When people encounter high pressure situations, their bodies react in one of three ways: fight, flight, or freeze.  What some employers do not recognize is that when employees find themselves in unexpected high stress situations, more often than not, workers freeze and are unable to adequately deal with the situation unfolding around them.

So how can employers prepare employees for these situations?  Here are a few tips:

    1. Act It Out: Role playing is an effective method for employees to see the right and wrong way to deal with emergency situations.  Not only does it allow employees to react naturally and see firsthand whether or not their instincts worked in a controlled environment, they also learn the proper way to handle crisis situations.  In other words, they are provided the tools and are allowed to learn in the process.
    2. Phone-y Conversations: Angered customers will often call employees to vent.  But sometimes, these discussions turn verbally abusive.  Here are a few cues which allow employees to take the conversation in a more positive direction:
      1. “Mr. Jones, can I ask you a question?”—This will suppress an angered customer’s verbal outburst and cause them to lose their train of thought.
      2. Try using empathy.  “I understand what you have said and I’d like to assist you with this problem, but I need you to lower your voice and not curse, otherwise I cannot focus my energy to solving this issue for you.”—Usually, people will respond to this by de-escalating their behavior.
      3. If they continue their tirade, try: “Mr. Jones, if you’re still upset, will you please call back when you’ve cooled down?” –The strategy behind this language is to disengage the customer and give them an opportunity to call back when they are cooler, calmer, and collected so the conversation will travel in a more positive direction.
    3. Speak in Code: Having a code word or pre-determined way to deal with high pressure situations provides employees with a game plan and will hopefully allow them to call for backup/security should that be necessary.
    4. Write It Down: Litigation often will ensue after a high pressure situation.  In such scenarios, people will often have different recollections of the events.  As a result, employees should always write down exactly what happened as close as possible to when the situation ends.  That way, employers and companies will be legally protected from potential liability in the future.  Some companies even video the employees involved having the employees tell the story.

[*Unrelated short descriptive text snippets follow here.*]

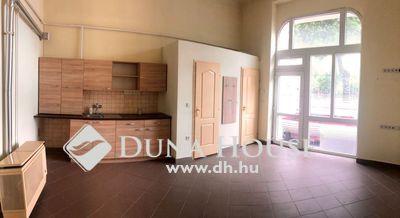 Eladó üzlethelyiség, Budapest, 14 kerület, Felújított, utcai bejáratú üzlet a Bosnyák térnél!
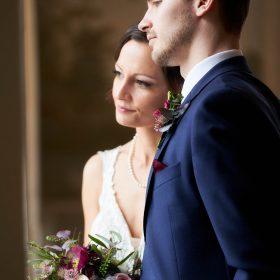 Profilfoto vom Brautpaar am Fenster - Celle Althoff Hotel Fürstenhof © Hochzeitsfotograf www.hochzeitsverliebt.de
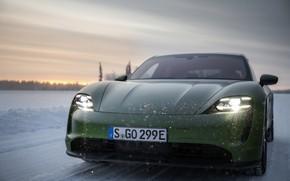 Картинка снег, Porsche, зелёный, перед, 2020, Taycan, Taycan 4S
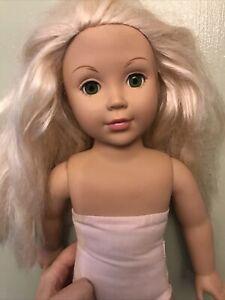 Alexander Doll Company 2009 blonde hair blue eyes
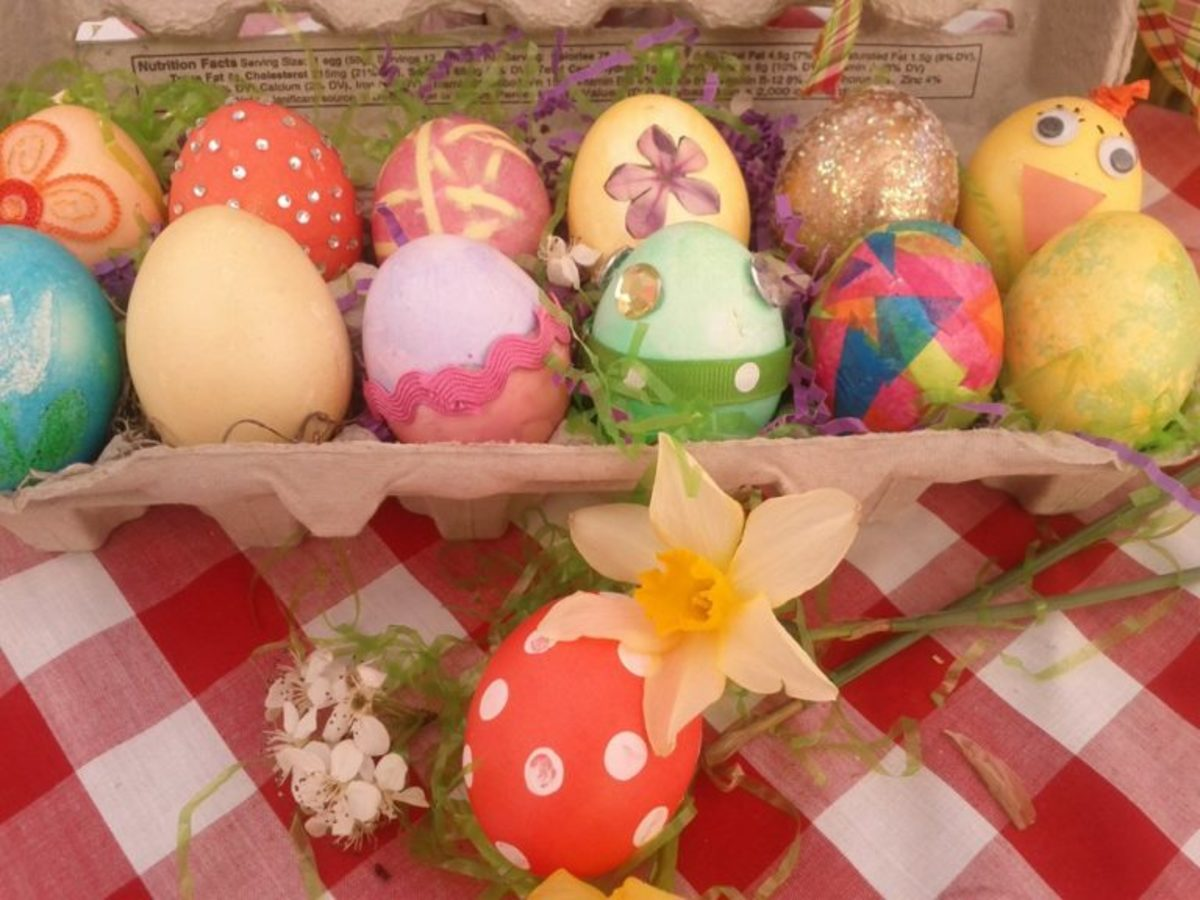 This carton of Easter eggs has quite a lot going on! Learn how to create fanciful eggs like these using the ideas below.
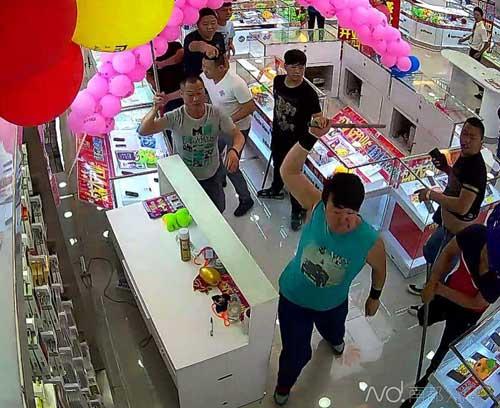 东莞最新案件实录(1171:两手机店抢客多人暴力火拼) - 阿根 - 阿根的博客
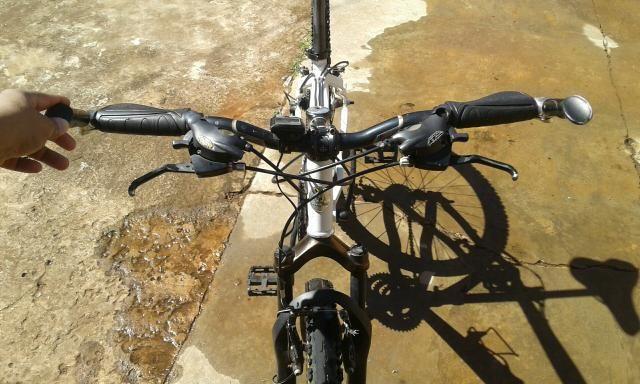 Bicicleta aro 26 quadro AEROTECH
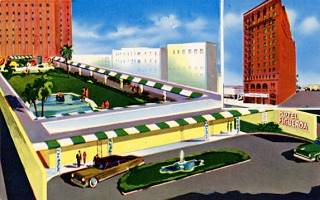 The Figueroa Hotel in a 1950s postcard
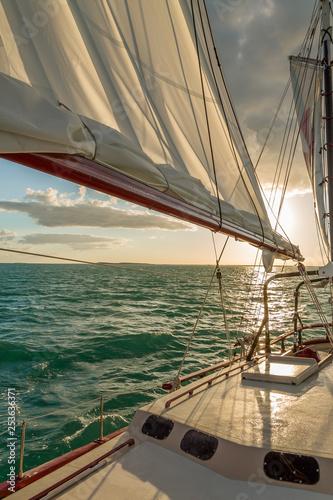 Fotografie, Obraz  Sailing in the Keys Waiting for Sunset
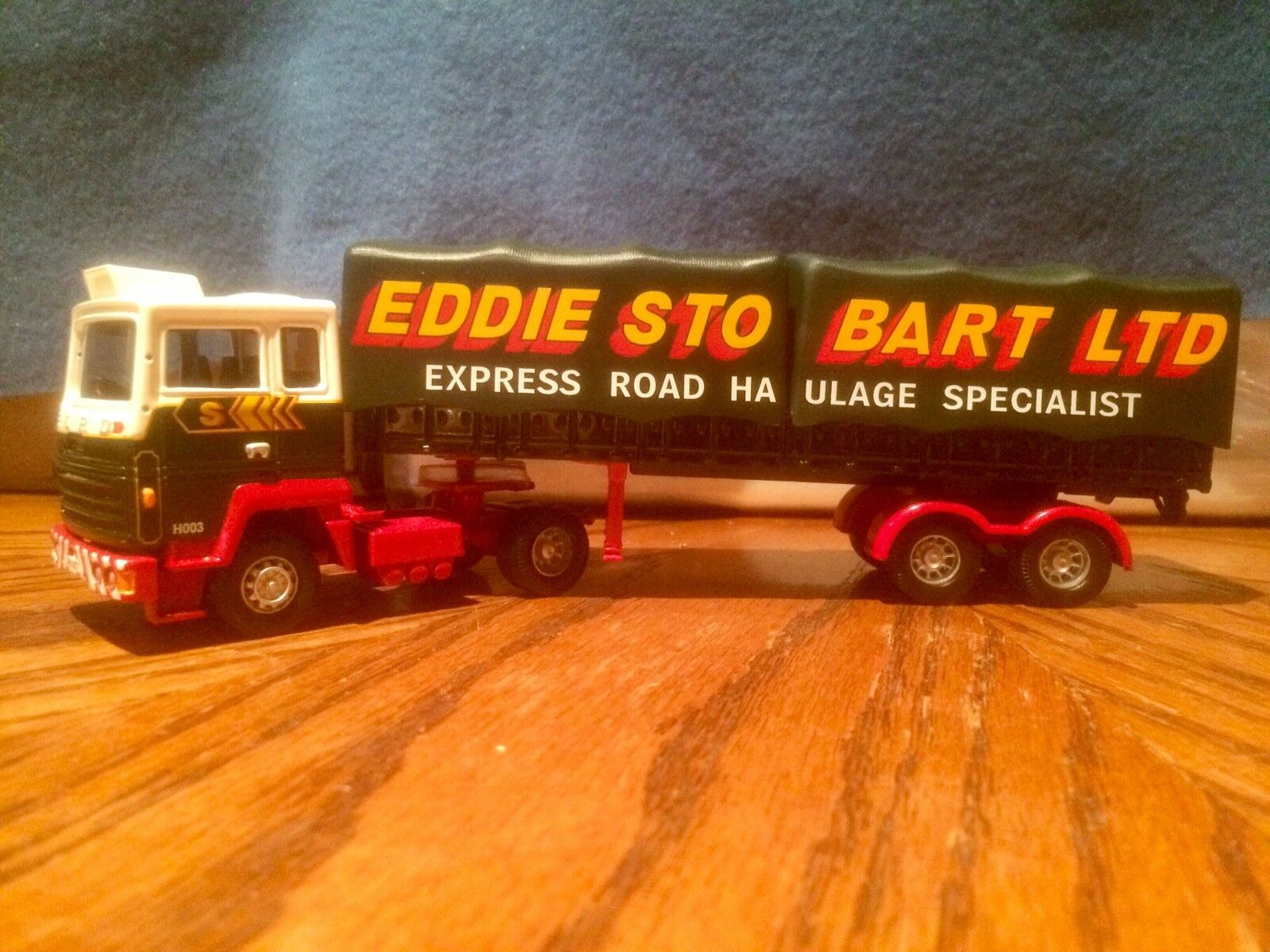 Corgi Classics Eddie Stobart Ford Transcontinental with Tilt Trailer - CC23101.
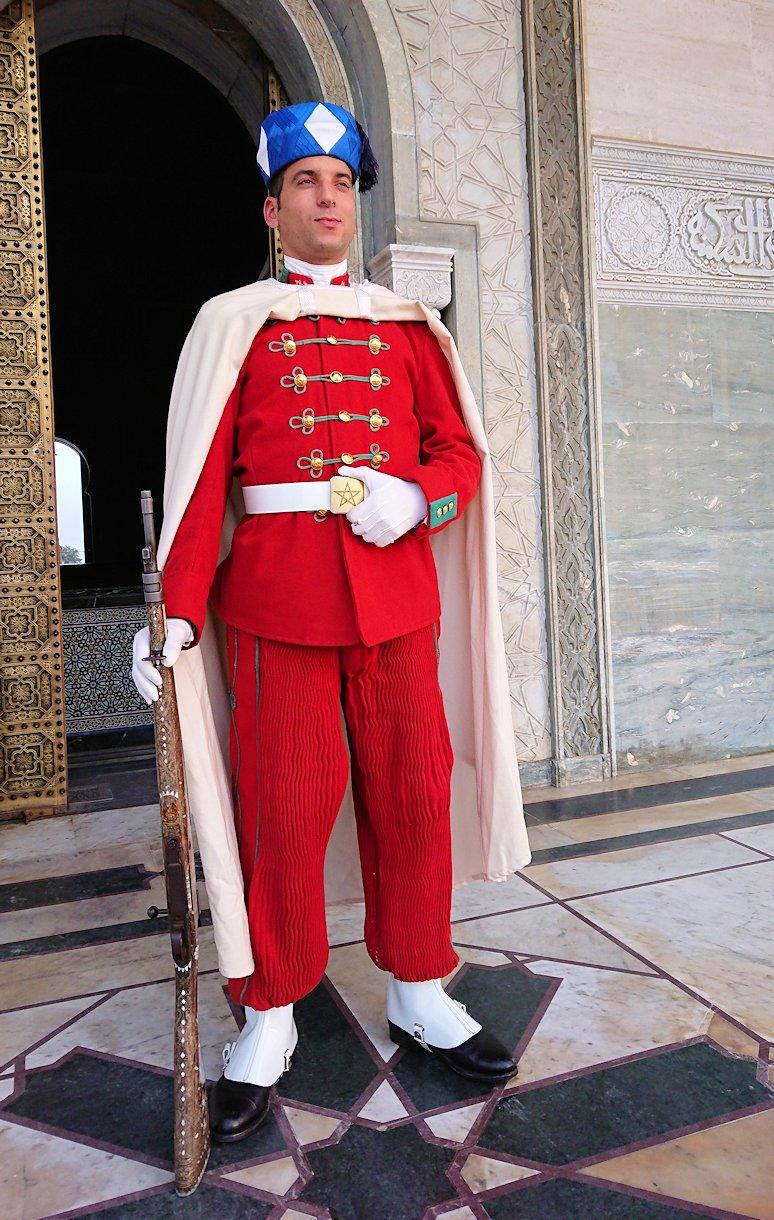 ラバトのムハンマド5世霊廟を守る兵隊さんと記念撮影2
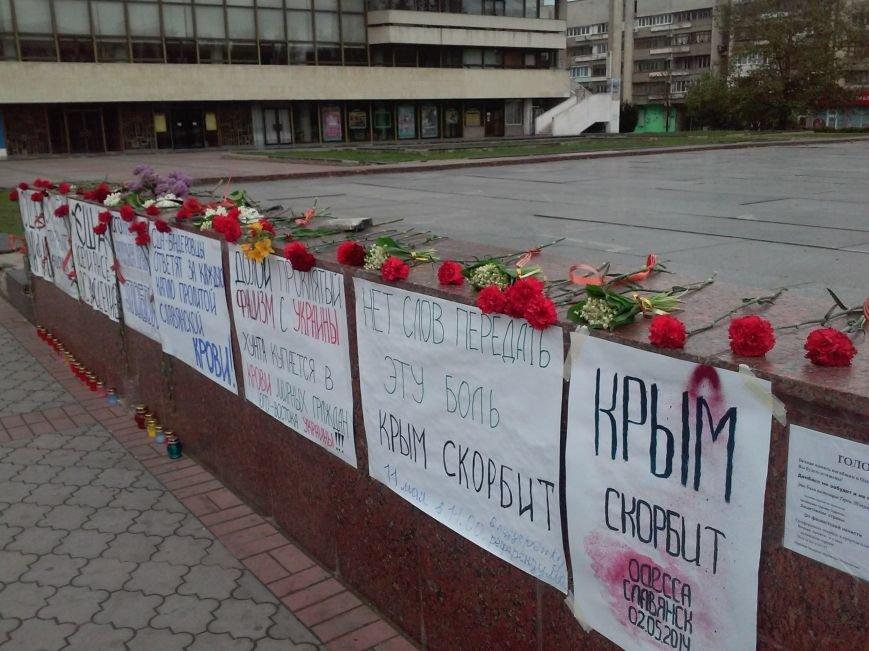 В Симферополе скорбят о жертвах столкновений в Одессе (ФОТО, ВИДЕО), фото-3
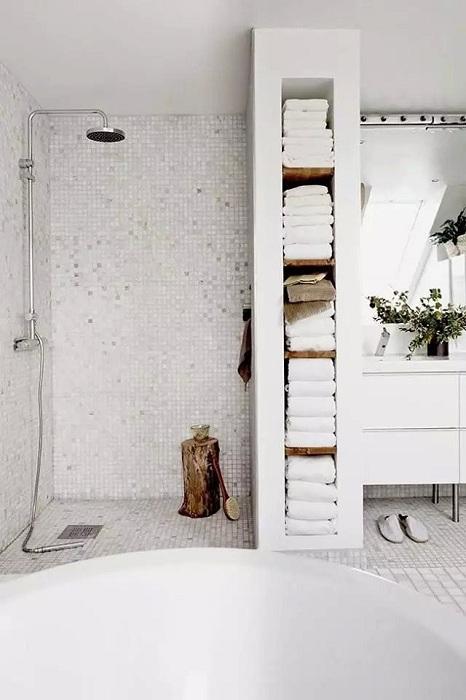 Простой элемент в оформлении ванной комнаты, удобная деревянная подставка.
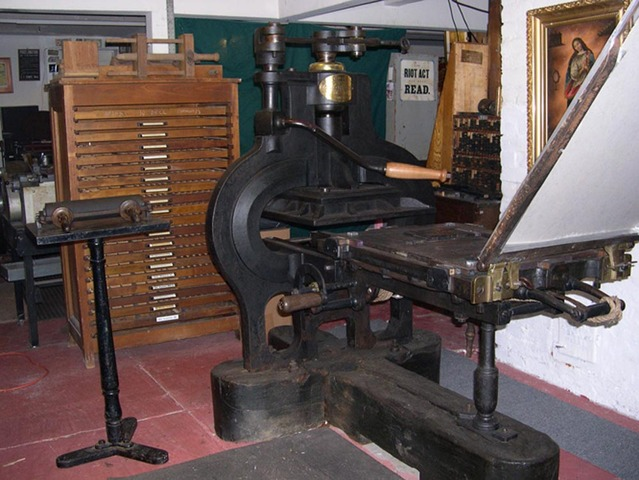 Cast Iron Printing Press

    5. Call a Counselor: Though some might be handling high stress situations just fine, it is a good idea to have a counselor on call or available for employees should they need it.
    6. Be Positive: Expressing appreciation and encouragement to employees that they successfully made it through a traumatic situation may assist them in dealing with any emotional repercussions and will build team morale.  Remember that isolation is the enemy of traumatic stress recovery.
    7. Keep an Eye on Everyone: Look out for any emotional red flags such as crying, panic attacks, depression, etc from employees who have recently dealt with high pressure situations.  This sort of behavior is a sign that employees need additional help and time to deal with their past experience.
    8. Is Public Relations Necessary?  If the owners/leaders of the company determine that the business might be in jeopardy of negative public perception, we suggest dealing with the press and public quickly.  In today’s environment, dealing with negative public perception quickly is essential.  Hiring an experienced public relations firm can be a real plus.